Do this: Copy every line, leaving nothing out and adding nothing.

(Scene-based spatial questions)
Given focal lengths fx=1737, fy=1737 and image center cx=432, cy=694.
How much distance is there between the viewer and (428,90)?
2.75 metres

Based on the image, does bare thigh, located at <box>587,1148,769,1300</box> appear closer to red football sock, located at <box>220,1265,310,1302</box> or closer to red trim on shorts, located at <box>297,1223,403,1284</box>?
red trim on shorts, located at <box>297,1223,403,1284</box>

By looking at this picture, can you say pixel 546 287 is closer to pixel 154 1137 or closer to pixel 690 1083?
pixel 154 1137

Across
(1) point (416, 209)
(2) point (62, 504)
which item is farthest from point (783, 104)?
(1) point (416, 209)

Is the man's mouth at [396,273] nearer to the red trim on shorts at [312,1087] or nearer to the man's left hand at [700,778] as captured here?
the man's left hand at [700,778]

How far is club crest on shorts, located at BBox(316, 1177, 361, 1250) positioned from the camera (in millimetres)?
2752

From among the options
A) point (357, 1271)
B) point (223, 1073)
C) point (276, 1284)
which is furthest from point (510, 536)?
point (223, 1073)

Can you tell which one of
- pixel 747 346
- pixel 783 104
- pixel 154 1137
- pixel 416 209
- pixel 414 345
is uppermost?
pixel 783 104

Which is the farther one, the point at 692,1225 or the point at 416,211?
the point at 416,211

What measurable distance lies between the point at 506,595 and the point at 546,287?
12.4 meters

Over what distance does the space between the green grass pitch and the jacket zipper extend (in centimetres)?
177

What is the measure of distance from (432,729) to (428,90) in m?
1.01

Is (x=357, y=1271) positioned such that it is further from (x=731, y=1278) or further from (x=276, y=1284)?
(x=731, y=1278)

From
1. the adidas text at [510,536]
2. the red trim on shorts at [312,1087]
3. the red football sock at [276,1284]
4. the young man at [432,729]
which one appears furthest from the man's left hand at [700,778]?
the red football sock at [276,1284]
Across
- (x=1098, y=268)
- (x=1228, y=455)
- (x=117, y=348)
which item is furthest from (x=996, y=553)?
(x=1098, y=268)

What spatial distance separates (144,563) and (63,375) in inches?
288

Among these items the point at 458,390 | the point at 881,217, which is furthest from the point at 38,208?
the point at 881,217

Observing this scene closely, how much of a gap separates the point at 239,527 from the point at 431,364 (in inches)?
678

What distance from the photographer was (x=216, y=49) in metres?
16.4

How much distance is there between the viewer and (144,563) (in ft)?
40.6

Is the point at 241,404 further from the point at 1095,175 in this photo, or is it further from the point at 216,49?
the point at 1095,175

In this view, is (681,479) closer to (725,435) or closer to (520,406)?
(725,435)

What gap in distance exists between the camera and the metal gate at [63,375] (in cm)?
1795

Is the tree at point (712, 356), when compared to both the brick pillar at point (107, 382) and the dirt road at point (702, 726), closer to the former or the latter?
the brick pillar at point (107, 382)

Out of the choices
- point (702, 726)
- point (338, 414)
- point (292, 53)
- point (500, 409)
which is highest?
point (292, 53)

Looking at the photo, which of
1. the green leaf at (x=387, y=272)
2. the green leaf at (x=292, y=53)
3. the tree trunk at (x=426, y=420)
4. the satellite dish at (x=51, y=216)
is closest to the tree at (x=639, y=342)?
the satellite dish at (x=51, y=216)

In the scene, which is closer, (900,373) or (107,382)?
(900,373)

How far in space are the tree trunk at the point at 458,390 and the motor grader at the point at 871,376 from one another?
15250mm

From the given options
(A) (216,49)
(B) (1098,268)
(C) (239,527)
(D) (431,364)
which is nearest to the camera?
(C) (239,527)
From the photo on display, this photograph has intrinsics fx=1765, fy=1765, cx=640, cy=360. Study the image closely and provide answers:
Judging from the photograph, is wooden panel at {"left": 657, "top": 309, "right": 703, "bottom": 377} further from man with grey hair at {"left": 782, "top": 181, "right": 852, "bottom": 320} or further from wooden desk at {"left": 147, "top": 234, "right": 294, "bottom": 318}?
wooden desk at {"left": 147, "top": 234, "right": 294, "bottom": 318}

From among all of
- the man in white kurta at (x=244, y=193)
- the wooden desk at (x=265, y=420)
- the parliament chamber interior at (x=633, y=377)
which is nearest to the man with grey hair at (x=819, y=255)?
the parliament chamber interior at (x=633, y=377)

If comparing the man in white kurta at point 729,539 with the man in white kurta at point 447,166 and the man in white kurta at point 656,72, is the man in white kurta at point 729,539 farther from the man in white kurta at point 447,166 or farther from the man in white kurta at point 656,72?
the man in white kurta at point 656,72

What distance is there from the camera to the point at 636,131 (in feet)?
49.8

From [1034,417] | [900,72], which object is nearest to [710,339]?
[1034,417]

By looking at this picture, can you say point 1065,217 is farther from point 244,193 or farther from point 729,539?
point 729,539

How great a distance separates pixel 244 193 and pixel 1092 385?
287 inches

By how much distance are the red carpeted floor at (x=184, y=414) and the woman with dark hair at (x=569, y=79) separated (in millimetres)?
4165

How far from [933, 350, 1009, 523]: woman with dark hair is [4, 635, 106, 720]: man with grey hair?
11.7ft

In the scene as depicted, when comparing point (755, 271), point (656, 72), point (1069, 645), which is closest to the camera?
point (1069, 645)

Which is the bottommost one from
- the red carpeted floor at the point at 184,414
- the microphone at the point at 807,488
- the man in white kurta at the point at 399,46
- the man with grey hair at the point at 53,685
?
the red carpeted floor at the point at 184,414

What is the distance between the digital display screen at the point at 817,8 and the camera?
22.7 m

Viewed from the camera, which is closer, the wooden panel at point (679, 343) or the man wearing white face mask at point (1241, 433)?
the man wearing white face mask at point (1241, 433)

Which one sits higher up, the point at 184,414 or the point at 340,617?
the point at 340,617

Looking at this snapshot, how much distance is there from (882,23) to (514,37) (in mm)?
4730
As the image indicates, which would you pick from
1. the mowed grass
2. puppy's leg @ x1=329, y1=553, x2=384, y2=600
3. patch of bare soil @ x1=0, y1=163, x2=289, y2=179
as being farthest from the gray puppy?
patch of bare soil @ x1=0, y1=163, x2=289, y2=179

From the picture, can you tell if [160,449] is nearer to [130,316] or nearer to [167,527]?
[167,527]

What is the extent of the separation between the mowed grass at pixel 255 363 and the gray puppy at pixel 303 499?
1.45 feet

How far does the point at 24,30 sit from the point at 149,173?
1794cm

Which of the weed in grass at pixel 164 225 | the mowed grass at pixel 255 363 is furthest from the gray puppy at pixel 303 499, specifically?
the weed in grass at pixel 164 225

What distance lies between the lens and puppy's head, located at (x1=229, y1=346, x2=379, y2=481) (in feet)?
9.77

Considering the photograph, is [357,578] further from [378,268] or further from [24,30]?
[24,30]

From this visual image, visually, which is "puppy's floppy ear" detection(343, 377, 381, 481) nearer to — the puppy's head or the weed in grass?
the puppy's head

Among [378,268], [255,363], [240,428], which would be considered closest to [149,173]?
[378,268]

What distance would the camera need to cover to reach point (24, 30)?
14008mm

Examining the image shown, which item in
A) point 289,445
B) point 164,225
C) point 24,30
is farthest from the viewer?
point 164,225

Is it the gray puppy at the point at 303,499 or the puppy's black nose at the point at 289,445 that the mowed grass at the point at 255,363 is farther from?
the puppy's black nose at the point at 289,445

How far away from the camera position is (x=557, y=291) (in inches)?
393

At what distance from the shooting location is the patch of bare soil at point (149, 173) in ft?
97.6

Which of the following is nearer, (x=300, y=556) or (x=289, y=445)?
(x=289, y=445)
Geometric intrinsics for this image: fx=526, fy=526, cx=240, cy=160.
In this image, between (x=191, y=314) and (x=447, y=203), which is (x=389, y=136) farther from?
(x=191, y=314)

Correct answer:
Given focal lengths fx=1737, fy=1737 and image center cx=432, cy=694.
How much distance is there between the viewer and (428,90)?
2.75 metres

Based on the image, does bare thigh, located at <box>587,1148,769,1300</box> appear closer to red football sock, located at <box>220,1265,310,1302</box> or closer to red trim on shorts, located at <box>297,1223,403,1284</box>?
red trim on shorts, located at <box>297,1223,403,1284</box>

By looking at this picture, can you say pixel 546 287 is closer to pixel 154 1137 or closer to pixel 690 1083?
pixel 154 1137

Across
(1) point (416, 209)
(2) point (62, 504)
which item is farthest from point (783, 104)?
(1) point (416, 209)

Is the man's mouth at [396,273] nearer to the red trim on shorts at [312,1087] or nearer to the man's left hand at [700,778] as captured here?
the man's left hand at [700,778]

How far is club crest on shorts, located at BBox(316, 1177, 361, 1250) positioned from the camera (in millimetres)?
2752

From among the options
A) point (357, 1271)
B) point (223, 1073)
C) point (276, 1284)
which is furthest from point (510, 536)?
point (223, 1073)

Can you tell which one of
- pixel 747 346
- pixel 783 104
- pixel 154 1137
- pixel 416 209
- pixel 414 345
is uppermost?
pixel 783 104

Which is the farther one, the point at 692,1225 or the point at 416,211?
the point at 416,211

What measurable distance lies between the point at 506,595 and the point at 546,287?
12.4 meters

Over what distance does the space between the green grass pitch and the jacket zipper extend (in centimetres)?
177

What is the measure of distance from (432,729) to (428,90) in m?
1.01

Is (x=357, y=1271) positioned such that it is further from (x=731, y=1278) or further from (x=276, y=1284)?
(x=731, y=1278)

From
1. the adidas text at [510,536]
2. the red trim on shorts at [312,1087]
3. the red football sock at [276,1284]
4. the young man at [432,729]
which one appears furthest from the man's left hand at [700,778]?
the red football sock at [276,1284]
Across
- (x=1098, y=268)
- (x=1228, y=455)
- (x=117, y=348)
which item is furthest from (x=996, y=553)?
(x=1098, y=268)

What spatial distance separates (144,563) and (63,375) in inches?
288

Among these items the point at 458,390 | the point at 881,217, which is furthest from the point at 38,208?
the point at 881,217

Observing this scene closely, how much of a gap separates the point at 239,527 from the point at 431,364 (in inches)?
678

What distance from the photographer was (x=216, y=49) in metres?
16.4

How much distance is there between the viewer and (144,563) (in ft)?
40.6

Is the point at 241,404 further from the point at 1095,175 in this photo, or is it further from the point at 216,49?
the point at 1095,175

In this view, is (681,479) closer to (725,435) or closer to (520,406)?
(725,435)

What gap in distance exists between the camera and the metal gate at [63,375] (in cm)?
1795

Is the tree at point (712, 356), when compared to both the brick pillar at point (107, 382) and the dirt road at point (702, 726), closer to the former or the latter?
the brick pillar at point (107, 382)

Out of the choices
- point (702, 726)
- point (338, 414)
- point (292, 53)
- point (500, 409)
which is highest?
point (292, 53)

Looking at the photo, which of
1. the green leaf at (x=387, y=272)
2. the green leaf at (x=292, y=53)
3. the tree trunk at (x=426, y=420)
4. the satellite dish at (x=51, y=216)
is closest to the tree at (x=639, y=342)?
the satellite dish at (x=51, y=216)

In the scene, which is closer, (900,373) or (107,382)?
(900,373)

How far in space are the tree trunk at the point at 458,390 and the motor grader at the point at 871,376 from one another?
15250mm

From the given options
(A) (216,49)
(B) (1098,268)
(C) (239,527)
(D) (431,364)
which is nearest to the camera?
(C) (239,527)
From the photo on display, this photograph has intrinsics fx=1765, fy=1765, cx=640, cy=360. Study the image closely and provide answers:
Judging from the photograph, is wooden panel at {"left": 657, "top": 309, "right": 703, "bottom": 377} further from man with grey hair at {"left": 782, "top": 181, "right": 852, "bottom": 320} or further from wooden desk at {"left": 147, "top": 234, "right": 294, "bottom": 318}?
wooden desk at {"left": 147, "top": 234, "right": 294, "bottom": 318}

From among all of
- the man in white kurta at (x=244, y=193)
- the wooden desk at (x=265, y=420)
- the parliament chamber interior at (x=633, y=377)
which is nearest to the man with grey hair at (x=819, y=255)?
the parliament chamber interior at (x=633, y=377)

If comparing the man in white kurta at point 729,539 with the man in white kurta at point 447,166 and the man in white kurta at point 656,72, is the man in white kurta at point 729,539 farther from the man in white kurta at point 447,166 or farther from the man in white kurta at point 656,72?
the man in white kurta at point 656,72

What distance is there from the camera to the point at 636,131 (in feet)?
49.8

From [1034,417] | [900,72], which object is nearest to [710,339]?
[1034,417]

By looking at this picture, can you say point 1065,217 is farther from point 244,193 or farther from point 729,539?
point 729,539

How great a distance separates pixel 244 193 and pixel 1092 385?
287 inches

By how much distance are the red carpeted floor at (x=184, y=414) and the woman with dark hair at (x=569, y=79) separated (in millimetres)?
4165

How far from [933, 350, 1009, 523]: woman with dark hair is [4, 635, 106, 720]: man with grey hair?
11.7ft

In the scene as depicted, when comparing point (755, 271), point (656, 72), point (1069, 645), which is closest to the camera?
point (1069, 645)

Which is the bottommost one from
- the red carpeted floor at the point at 184,414
- the microphone at the point at 807,488
- the man in white kurta at the point at 399,46
- the man with grey hair at the point at 53,685
?
the red carpeted floor at the point at 184,414

What is the distance between the digital display screen at the point at 817,8 and the camera?
22.7 m

Viewed from the camera, which is closer, the wooden panel at point (679, 343) or the man wearing white face mask at point (1241, 433)?
the man wearing white face mask at point (1241, 433)

Which one sits higher up, the point at 184,414 or the point at 340,617?
the point at 340,617

Looking at this snapshot, how much distance is there from (882,23) to (514,37) (in mm)?
4730
As the image indicates, which would you pick from
1. the mowed grass
2. puppy's leg @ x1=329, y1=553, x2=384, y2=600
3. patch of bare soil @ x1=0, y1=163, x2=289, y2=179
as being farthest from the gray puppy?
patch of bare soil @ x1=0, y1=163, x2=289, y2=179

From the picture, can you tell if [160,449] is nearer to [130,316] or nearer to [167,527]?
[167,527]

What is the extent of the separation between the mowed grass at pixel 255 363 and the gray puppy at pixel 303 499?
1.45 feet

How far does the point at 24,30 sit from the point at 149,173?
1794cm

Which of the weed in grass at pixel 164 225 | the mowed grass at pixel 255 363 is furthest from the gray puppy at pixel 303 499, specifically?
the weed in grass at pixel 164 225

What distance lies between the lens and puppy's head, located at (x1=229, y1=346, x2=379, y2=481) (in feet)?
9.77

Considering the photograph, is [357,578] further from [378,268] or further from [24,30]?
[24,30]

From this visual image, visually, which is "puppy's floppy ear" detection(343, 377, 381, 481) nearer to — the puppy's head or the weed in grass?
the puppy's head

Among [378,268], [255,363], [240,428], which would be considered closest to [149,173]?
[378,268]

What distance would the camera need to cover to reach point (24, 30)?
14008mm

Examining the image shown, which item in
A) point 289,445
B) point 164,225
C) point 24,30
is farthest from the viewer?
point 164,225

Is it the gray puppy at the point at 303,499 or the puppy's black nose at the point at 289,445 that the mowed grass at the point at 255,363 is farther from?
the puppy's black nose at the point at 289,445

How far away from the camera position is (x=557, y=291) (in inches)?
393

At what distance from the shooting location is the patch of bare soil at point (149, 173) in ft?
97.6

Which of the following is nearer, (x=300, y=556) or (x=289, y=445)?
(x=289, y=445)
Geometric intrinsics for this image: fx=526, fy=526, cx=240, cy=160.
In this image, between (x=191, y=314) and (x=447, y=203), which is (x=389, y=136) farther from?
(x=191, y=314)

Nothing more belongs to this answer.